__EXERCISE DIRECTIONS__: Return the listing below exactly, with the pictures dropped.

Some records:
※ ※ ※

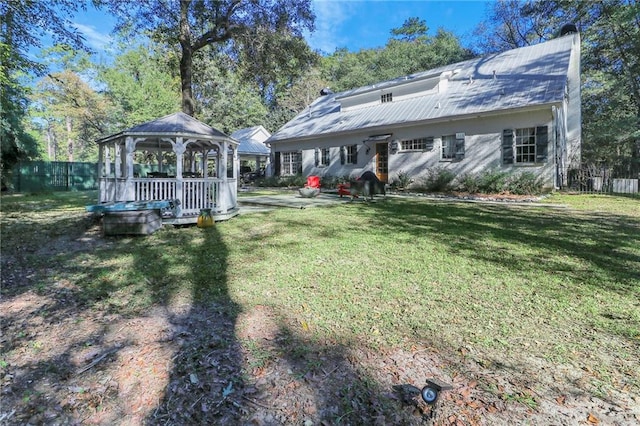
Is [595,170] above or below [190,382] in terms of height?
above

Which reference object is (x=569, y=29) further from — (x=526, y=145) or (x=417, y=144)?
(x=417, y=144)

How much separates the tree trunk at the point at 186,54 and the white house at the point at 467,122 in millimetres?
7741

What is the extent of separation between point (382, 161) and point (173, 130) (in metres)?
12.0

※ ※ ※

__FINISHED EXERCISE__:
Is [595,170] above or below [190,382] in terms of height?
above

Which reference object is (x=569, y=29) further from — (x=526, y=145) or (x=417, y=144)?
(x=417, y=144)

How much separates the tree trunk at the point at 186,54 and the white house at the point at 467,122 in millimetres?
7741

What is the extent of separation between point (382, 161) and point (173, 130) (in metres)?
12.0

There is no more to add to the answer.